Hong Kong lawmakers are reportedly calling on the government to tightly regulate cryptocurrencies. Why? Partly because its unregulated, partly because of the potential losses, and partly because its…trendy to do so?
“Bitcoin and many digital currencies are not regulated,” said Christopher Cheung Wah-fung, a Hong Kong legislator for the financial services sector. “They are not regulated by the government nor any regulators, but many people are trading them. This is somewhat worrying.”
Cheung said mainland Chinese authorities have cracked down while many other countries have also tightened regulations. He called on the Hong Kong government to follow the international trend.

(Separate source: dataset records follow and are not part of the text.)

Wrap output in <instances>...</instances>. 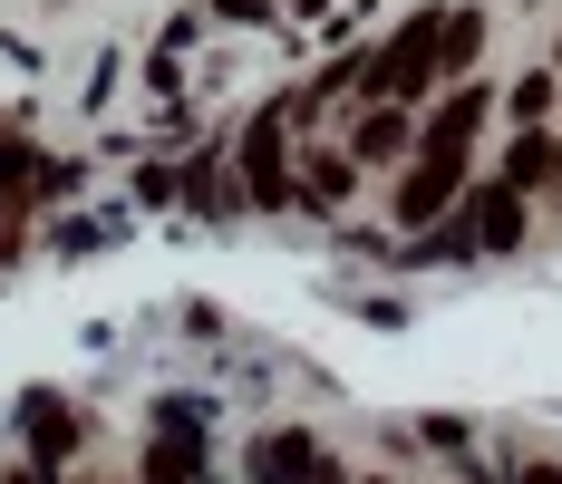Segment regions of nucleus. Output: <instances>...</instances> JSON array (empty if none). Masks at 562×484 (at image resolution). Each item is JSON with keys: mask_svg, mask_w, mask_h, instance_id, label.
I'll return each mask as SVG.
<instances>
[{"mask_svg": "<svg viewBox=\"0 0 562 484\" xmlns=\"http://www.w3.org/2000/svg\"><path fill=\"white\" fill-rule=\"evenodd\" d=\"M475 126H485V88H456L447 108L417 126V156L397 175V223L407 233H427V223H447L465 204V146H475Z\"/></svg>", "mask_w": 562, "mask_h": 484, "instance_id": "obj_1", "label": "nucleus"}, {"mask_svg": "<svg viewBox=\"0 0 562 484\" xmlns=\"http://www.w3.org/2000/svg\"><path fill=\"white\" fill-rule=\"evenodd\" d=\"M437 49H447V10H417L407 20V40H389L379 58H359V98H379V108H407V98H427L447 68H437Z\"/></svg>", "mask_w": 562, "mask_h": 484, "instance_id": "obj_2", "label": "nucleus"}, {"mask_svg": "<svg viewBox=\"0 0 562 484\" xmlns=\"http://www.w3.org/2000/svg\"><path fill=\"white\" fill-rule=\"evenodd\" d=\"M447 233H456V252H514L524 243V194L514 184H475L447 214Z\"/></svg>", "mask_w": 562, "mask_h": 484, "instance_id": "obj_3", "label": "nucleus"}, {"mask_svg": "<svg viewBox=\"0 0 562 484\" xmlns=\"http://www.w3.org/2000/svg\"><path fill=\"white\" fill-rule=\"evenodd\" d=\"M321 475H330V455L311 427H272L252 446V484H321Z\"/></svg>", "mask_w": 562, "mask_h": 484, "instance_id": "obj_4", "label": "nucleus"}, {"mask_svg": "<svg viewBox=\"0 0 562 484\" xmlns=\"http://www.w3.org/2000/svg\"><path fill=\"white\" fill-rule=\"evenodd\" d=\"M243 175H252V204H281L291 184H281V108L252 116V136H243Z\"/></svg>", "mask_w": 562, "mask_h": 484, "instance_id": "obj_5", "label": "nucleus"}, {"mask_svg": "<svg viewBox=\"0 0 562 484\" xmlns=\"http://www.w3.org/2000/svg\"><path fill=\"white\" fill-rule=\"evenodd\" d=\"M359 165H397L417 156V126H407V108H369V126H359V146H349Z\"/></svg>", "mask_w": 562, "mask_h": 484, "instance_id": "obj_6", "label": "nucleus"}, {"mask_svg": "<svg viewBox=\"0 0 562 484\" xmlns=\"http://www.w3.org/2000/svg\"><path fill=\"white\" fill-rule=\"evenodd\" d=\"M543 175H562V146L543 136V126H524V136H514V156H505V184H514V194H533Z\"/></svg>", "mask_w": 562, "mask_h": 484, "instance_id": "obj_7", "label": "nucleus"}, {"mask_svg": "<svg viewBox=\"0 0 562 484\" xmlns=\"http://www.w3.org/2000/svg\"><path fill=\"white\" fill-rule=\"evenodd\" d=\"M146 484H194V427L175 417V436L156 427V455H146Z\"/></svg>", "mask_w": 562, "mask_h": 484, "instance_id": "obj_8", "label": "nucleus"}, {"mask_svg": "<svg viewBox=\"0 0 562 484\" xmlns=\"http://www.w3.org/2000/svg\"><path fill=\"white\" fill-rule=\"evenodd\" d=\"M475 49H485V10H447V49H437V68L456 78V68H465Z\"/></svg>", "mask_w": 562, "mask_h": 484, "instance_id": "obj_9", "label": "nucleus"}, {"mask_svg": "<svg viewBox=\"0 0 562 484\" xmlns=\"http://www.w3.org/2000/svg\"><path fill=\"white\" fill-rule=\"evenodd\" d=\"M301 194H311V204H339V194H349V156H311Z\"/></svg>", "mask_w": 562, "mask_h": 484, "instance_id": "obj_10", "label": "nucleus"}, {"mask_svg": "<svg viewBox=\"0 0 562 484\" xmlns=\"http://www.w3.org/2000/svg\"><path fill=\"white\" fill-rule=\"evenodd\" d=\"M30 436H40V455H68V417H58L49 397H40V407H30Z\"/></svg>", "mask_w": 562, "mask_h": 484, "instance_id": "obj_11", "label": "nucleus"}, {"mask_svg": "<svg viewBox=\"0 0 562 484\" xmlns=\"http://www.w3.org/2000/svg\"><path fill=\"white\" fill-rule=\"evenodd\" d=\"M0 184H30V146H10V136H0Z\"/></svg>", "mask_w": 562, "mask_h": 484, "instance_id": "obj_12", "label": "nucleus"}, {"mask_svg": "<svg viewBox=\"0 0 562 484\" xmlns=\"http://www.w3.org/2000/svg\"><path fill=\"white\" fill-rule=\"evenodd\" d=\"M514 484H562V465H553V455H533V465H524Z\"/></svg>", "mask_w": 562, "mask_h": 484, "instance_id": "obj_13", "label": "nucleus"}, {"mask_svg": "<svg viewBox=\"0 0 562 484\" xmlns=\"http://www.w3.org/2000/svg\"><path fill=\"white\" fill-rule=\"evenodd\" d=\"M10 484H40V475H30V465H10Z\"/></svg>", "mask_w": 562, "mask_h": 484, "instance_id": "obj_14", "label": "nucleus"}]
</instances>
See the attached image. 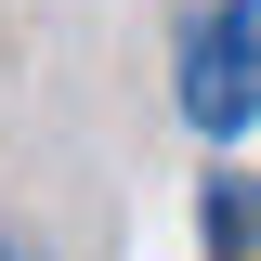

To be fair with Cheung, cryptocurrencies are pretty unregulated in the former colony. Compared to South Korea, China, Japan, and some Western countries, Hong Kong has been comically lax on crypto trading. It wags a finger at it and warns of its ills every now and then, but never really does much to curtail it. That said, cryptocurrencies aren’t as embedded in Hong Kong as they are in South Korea, and neither is it an evil capital flight tool there as it is in the mainland. Plus, the former colony–which purportedly lags in the global fintech race–stands to gain some in turning itself into a crypto oasis, so it may not be that big of a problem.
At least one other lawmaker seems to be thinking along the same lines:
…lawmaker for the IT sector, Charles Mok, said the government should not introduce regulation on digital currencies too quickly.
“So far we do not see many problems with bitcoin or other digital currencies in Hong Kong,” Mok said. “Yes, the price of bitcoin may fluctuate substantially this year, but then as long as investors understand the risks, that would not be a big problem. The government and regulators should not overreact.”